| Work instructions |
Rewrite the rows from the line containing "How much distance is" through the last row, changing "sheer rock face" to "steep cliff face" and leaving everything else the same.

| Lines of data |
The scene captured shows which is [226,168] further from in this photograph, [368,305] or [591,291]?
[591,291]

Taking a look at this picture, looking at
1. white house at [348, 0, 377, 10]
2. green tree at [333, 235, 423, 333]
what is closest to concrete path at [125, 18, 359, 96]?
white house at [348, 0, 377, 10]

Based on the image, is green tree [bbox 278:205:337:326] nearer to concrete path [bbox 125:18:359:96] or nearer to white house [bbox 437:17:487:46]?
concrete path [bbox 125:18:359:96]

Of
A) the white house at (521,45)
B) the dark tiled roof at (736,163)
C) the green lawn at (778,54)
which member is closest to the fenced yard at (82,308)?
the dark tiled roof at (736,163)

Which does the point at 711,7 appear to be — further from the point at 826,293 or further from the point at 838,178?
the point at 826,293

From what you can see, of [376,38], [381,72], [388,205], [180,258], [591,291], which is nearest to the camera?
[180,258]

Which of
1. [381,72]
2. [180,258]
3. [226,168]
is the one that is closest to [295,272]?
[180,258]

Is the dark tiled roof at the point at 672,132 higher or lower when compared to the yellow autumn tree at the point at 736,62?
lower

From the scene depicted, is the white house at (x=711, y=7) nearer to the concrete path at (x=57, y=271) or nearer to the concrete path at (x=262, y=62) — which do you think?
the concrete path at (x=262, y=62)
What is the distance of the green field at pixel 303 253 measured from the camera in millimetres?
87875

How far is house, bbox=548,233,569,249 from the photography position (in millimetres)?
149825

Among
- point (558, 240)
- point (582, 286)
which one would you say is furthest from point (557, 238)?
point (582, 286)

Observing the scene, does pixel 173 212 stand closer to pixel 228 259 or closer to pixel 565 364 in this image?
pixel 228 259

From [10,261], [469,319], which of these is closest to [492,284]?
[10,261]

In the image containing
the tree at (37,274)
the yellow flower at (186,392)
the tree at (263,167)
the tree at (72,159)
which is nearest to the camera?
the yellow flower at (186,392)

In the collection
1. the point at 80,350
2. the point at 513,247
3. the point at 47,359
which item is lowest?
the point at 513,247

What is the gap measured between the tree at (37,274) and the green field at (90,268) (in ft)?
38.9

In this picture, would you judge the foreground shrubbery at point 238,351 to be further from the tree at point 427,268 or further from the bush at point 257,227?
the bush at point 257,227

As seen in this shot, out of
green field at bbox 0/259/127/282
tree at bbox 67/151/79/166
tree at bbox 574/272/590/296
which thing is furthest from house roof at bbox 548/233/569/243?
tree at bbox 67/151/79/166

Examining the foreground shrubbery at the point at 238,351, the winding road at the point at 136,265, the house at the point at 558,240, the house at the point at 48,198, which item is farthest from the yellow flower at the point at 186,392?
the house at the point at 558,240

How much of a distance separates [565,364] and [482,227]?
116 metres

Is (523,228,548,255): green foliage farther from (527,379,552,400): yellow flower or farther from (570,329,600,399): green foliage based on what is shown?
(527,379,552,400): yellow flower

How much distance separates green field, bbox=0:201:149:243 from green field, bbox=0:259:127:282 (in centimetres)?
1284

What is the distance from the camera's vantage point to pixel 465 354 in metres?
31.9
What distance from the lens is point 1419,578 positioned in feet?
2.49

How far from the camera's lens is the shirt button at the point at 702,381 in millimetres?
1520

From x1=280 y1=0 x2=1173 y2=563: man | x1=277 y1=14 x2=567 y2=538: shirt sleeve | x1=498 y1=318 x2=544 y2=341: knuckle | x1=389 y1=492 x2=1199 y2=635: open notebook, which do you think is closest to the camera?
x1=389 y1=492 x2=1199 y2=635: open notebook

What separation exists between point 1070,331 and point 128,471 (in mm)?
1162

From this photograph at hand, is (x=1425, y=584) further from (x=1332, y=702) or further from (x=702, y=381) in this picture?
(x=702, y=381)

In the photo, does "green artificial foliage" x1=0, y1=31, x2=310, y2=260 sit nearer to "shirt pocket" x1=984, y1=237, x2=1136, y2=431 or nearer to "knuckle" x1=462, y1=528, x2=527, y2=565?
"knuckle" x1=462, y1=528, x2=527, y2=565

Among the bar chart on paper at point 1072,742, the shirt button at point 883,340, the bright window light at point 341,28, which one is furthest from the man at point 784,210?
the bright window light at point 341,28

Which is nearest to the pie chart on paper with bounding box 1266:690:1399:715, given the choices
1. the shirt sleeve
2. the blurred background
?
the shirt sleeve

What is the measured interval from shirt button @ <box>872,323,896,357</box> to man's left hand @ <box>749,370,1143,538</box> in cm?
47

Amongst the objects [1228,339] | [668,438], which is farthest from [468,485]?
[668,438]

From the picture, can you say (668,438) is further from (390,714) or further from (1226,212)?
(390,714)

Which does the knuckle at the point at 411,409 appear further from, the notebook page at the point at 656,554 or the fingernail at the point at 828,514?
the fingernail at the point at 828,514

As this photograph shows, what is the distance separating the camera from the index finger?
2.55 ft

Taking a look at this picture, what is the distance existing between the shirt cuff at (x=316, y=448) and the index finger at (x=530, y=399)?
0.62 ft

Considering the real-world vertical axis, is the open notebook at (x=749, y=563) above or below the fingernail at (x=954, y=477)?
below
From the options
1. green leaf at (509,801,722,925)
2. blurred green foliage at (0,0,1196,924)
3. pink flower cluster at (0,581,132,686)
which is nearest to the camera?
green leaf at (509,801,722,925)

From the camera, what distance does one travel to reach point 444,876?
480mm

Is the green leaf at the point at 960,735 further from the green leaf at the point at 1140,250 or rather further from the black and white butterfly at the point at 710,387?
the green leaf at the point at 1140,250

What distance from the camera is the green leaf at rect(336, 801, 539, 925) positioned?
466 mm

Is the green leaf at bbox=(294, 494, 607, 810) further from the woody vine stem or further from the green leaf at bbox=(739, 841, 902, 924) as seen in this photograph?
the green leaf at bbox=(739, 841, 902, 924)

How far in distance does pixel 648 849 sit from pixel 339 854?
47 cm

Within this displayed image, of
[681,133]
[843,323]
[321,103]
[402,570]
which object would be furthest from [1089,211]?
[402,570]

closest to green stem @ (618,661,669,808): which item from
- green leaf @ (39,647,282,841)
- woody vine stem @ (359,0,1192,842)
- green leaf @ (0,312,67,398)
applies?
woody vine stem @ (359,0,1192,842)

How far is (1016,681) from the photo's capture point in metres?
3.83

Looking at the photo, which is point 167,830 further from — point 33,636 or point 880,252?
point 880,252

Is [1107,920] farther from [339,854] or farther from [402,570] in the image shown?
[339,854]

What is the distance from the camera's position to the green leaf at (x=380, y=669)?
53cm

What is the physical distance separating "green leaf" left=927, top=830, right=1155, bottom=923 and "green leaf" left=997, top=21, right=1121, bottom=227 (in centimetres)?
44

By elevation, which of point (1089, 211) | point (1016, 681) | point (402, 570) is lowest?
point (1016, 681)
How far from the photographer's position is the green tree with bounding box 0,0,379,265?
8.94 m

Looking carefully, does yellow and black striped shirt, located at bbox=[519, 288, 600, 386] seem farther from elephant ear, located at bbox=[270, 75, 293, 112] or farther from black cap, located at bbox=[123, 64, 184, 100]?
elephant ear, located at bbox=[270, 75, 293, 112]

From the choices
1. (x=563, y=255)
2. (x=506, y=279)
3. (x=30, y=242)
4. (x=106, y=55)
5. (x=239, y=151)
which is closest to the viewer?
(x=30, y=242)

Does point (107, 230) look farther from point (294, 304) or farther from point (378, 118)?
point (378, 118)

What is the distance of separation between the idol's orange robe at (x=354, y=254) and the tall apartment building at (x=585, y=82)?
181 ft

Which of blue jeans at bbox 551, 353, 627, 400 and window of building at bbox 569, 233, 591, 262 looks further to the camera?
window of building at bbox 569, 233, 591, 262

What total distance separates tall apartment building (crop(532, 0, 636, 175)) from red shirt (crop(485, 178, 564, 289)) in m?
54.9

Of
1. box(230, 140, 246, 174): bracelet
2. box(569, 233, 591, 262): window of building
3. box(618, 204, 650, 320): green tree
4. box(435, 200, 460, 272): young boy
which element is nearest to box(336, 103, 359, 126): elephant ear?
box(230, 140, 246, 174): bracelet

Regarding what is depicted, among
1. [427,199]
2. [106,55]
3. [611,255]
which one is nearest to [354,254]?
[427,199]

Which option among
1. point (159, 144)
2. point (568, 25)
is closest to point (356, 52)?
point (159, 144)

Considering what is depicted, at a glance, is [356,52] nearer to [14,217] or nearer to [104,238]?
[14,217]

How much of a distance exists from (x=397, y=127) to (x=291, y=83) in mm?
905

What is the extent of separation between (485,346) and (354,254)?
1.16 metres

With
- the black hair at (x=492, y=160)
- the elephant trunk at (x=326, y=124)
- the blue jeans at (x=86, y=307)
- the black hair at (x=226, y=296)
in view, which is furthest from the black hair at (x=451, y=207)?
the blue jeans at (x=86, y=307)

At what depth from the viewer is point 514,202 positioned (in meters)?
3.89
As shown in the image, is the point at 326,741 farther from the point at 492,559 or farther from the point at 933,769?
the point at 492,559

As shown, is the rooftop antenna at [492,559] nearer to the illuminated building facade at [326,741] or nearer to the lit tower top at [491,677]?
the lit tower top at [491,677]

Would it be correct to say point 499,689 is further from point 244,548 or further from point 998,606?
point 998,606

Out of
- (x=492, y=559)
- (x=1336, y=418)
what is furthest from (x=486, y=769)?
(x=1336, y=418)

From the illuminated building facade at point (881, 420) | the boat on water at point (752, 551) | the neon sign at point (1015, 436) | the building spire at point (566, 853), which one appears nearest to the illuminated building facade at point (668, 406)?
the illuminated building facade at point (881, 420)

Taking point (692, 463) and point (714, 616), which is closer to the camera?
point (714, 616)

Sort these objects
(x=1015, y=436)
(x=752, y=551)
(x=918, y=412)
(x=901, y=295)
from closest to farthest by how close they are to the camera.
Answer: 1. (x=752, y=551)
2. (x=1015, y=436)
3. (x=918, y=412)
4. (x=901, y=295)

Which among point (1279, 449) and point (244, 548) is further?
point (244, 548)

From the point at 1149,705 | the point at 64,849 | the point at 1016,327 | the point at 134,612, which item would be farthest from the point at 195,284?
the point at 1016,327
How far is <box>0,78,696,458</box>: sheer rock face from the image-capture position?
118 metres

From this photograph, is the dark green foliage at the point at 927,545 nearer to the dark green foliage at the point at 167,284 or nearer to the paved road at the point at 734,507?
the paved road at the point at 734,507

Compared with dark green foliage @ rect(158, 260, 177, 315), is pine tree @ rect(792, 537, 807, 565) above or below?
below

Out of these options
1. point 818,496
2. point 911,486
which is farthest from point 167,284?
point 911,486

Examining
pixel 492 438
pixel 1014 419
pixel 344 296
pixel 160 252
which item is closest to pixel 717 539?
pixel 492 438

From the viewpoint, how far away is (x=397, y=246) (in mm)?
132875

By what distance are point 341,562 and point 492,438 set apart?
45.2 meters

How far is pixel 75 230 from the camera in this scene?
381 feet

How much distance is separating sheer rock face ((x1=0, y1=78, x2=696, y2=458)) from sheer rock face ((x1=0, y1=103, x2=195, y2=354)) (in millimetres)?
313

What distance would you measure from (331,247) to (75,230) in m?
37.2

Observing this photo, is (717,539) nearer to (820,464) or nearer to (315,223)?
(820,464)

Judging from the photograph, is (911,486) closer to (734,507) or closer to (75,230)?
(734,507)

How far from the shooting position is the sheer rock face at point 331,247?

| Solution to this exercise |
How much distance is separating steep cliff face ((x1=0, y1=78, x2=696, y2=458)) from steep cliff face ((x1=0, y1=103, x2=195, y2=354)) (in millimetres)?
313

What distance would you measure from (331,247) to (75,230) in m?
37.2

Observing this photo, is (717,539) nearer to (820,464) or nearer to (315,223)?
(820,464)

Judging from the photograph, is (911,486) closer to (734,507) or closer to (75,230)?
(734,507)

How far from the shooting position is the steep cliff face at point 331,247?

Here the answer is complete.